• [BRIEF]:
Copy out the records below, substituting "tall tree" for every "green tree" and keeping everything else the same.

——————————

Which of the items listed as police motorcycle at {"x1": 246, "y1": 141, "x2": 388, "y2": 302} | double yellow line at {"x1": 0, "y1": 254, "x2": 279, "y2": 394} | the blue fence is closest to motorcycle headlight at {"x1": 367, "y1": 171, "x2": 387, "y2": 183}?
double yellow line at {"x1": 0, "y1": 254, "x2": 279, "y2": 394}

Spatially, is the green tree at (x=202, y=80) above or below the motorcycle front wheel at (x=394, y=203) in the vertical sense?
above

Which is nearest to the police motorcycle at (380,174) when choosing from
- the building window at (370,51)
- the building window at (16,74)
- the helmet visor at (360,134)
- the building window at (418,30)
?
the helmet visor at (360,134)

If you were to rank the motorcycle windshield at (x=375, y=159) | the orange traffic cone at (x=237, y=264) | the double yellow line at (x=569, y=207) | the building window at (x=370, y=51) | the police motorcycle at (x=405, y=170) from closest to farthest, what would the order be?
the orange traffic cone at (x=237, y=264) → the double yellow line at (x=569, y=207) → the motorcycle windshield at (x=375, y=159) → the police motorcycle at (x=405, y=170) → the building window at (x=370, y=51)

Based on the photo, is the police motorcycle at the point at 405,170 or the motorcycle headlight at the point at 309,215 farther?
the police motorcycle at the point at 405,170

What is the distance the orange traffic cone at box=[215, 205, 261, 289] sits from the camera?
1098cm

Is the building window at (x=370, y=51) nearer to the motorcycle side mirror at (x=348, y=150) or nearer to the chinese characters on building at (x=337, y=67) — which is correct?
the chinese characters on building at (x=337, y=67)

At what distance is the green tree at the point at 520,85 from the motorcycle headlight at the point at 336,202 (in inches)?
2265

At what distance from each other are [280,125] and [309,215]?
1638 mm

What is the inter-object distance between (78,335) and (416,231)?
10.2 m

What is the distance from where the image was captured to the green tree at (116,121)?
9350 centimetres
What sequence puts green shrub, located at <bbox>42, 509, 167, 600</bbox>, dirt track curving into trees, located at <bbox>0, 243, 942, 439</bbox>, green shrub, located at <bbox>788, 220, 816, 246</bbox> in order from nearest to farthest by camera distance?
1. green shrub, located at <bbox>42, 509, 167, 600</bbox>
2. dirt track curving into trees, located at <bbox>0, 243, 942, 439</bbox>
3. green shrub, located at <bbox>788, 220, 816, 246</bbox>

——————————

• [SOLVED PROBLEM]:
Which of the items listed as police motorcycle at {"x1": 246, "y1": 141, "x2": 388, "y2": 302} | double yellow line at {"x1": 0, "y1": 254, "x2": 279, "y2": 394} | the blue fence is closest to motorcycle headlight at {"x1": 367, "y1": 171, "x2": 387, "y2": 183}?
double yellow line at {"x1": 0, "y1": 254, "x2": 279, "y2": 394}

Spatially, is the tall tree at (x=202, y=80) above or below the motorcycle front wheel at (x=394, y=203) in the vertical sense?
above

Which is nearest to the police motorcycle at (380,174) when choosing from
- the building window at (370,51)
- the building window at (16,74)
- the helmet visor at (360,134)
- the building window at (418,30)
?
the helmet visor at (360,134)

If you were to rank the motorcycle windshield at (x=375, y=159) | the orange traffic cone at (x=237, y=264) | the double yellow line at (x=569, y=207) | the building window at (x=370, y=51) | the police motorcycle at (x=405, y=170) from closest to farthest, what would the order be?
the orange traffic cone at (x=237, y=264) → the double yellow line at (x=569, y=207) → the motorcycle windshield at (x=375, y=159) → the police motorcycle at (x=405, y=170) → the building window at (x=370, y=51)

Based on the photo, is the police motorcycle at the point at 405,170 or the motorcycle headlight at the point at 309,215 farther?
the police motorcycle at the point at 405,170

What is the distance the orange traffic cone at box=[215, 205, 261, 289] sits from the camera?
1098cm

Is the building window at (x=370, y=51) nearer to the motorcycle side mirror at (x=348, y=150) or nearer to the chinese characters on building at (x=337, y=67) — which is correct?
the chinese characters on building at (x=337, y=67)

At what distance is the tall tree at the point at 520,85 from the motorcycle headlight at the point at 336,202 (in inches)?
2265

At what distance from each other are [280,125] and [309,215]?
1638 mm

What is the inter-object distance between (78,335) and (416,231)?
10.2 m

What is the distance from where the image was captured to the tall tree at (116,121)?
9350 centimetres
What sequence puts green shrub, located at <bbox>42, 509, 167, 600</bbox>, dirt track curving into trees, located at <bbox>0, 243, 942, 439</bbox>, green shrub, located at <bbox>788, 220, 816, 246</bbox> in order from nearest to farthest by camera distance?
1. green shrub, located at <bbox>42, 509, 167, 600</bbox>
2. dirt track curving into trees, located at <bbox>0, 243, 942, 439</bbox>
3. green shrub, located at <bbox>788, 220, 816, 246</bbox>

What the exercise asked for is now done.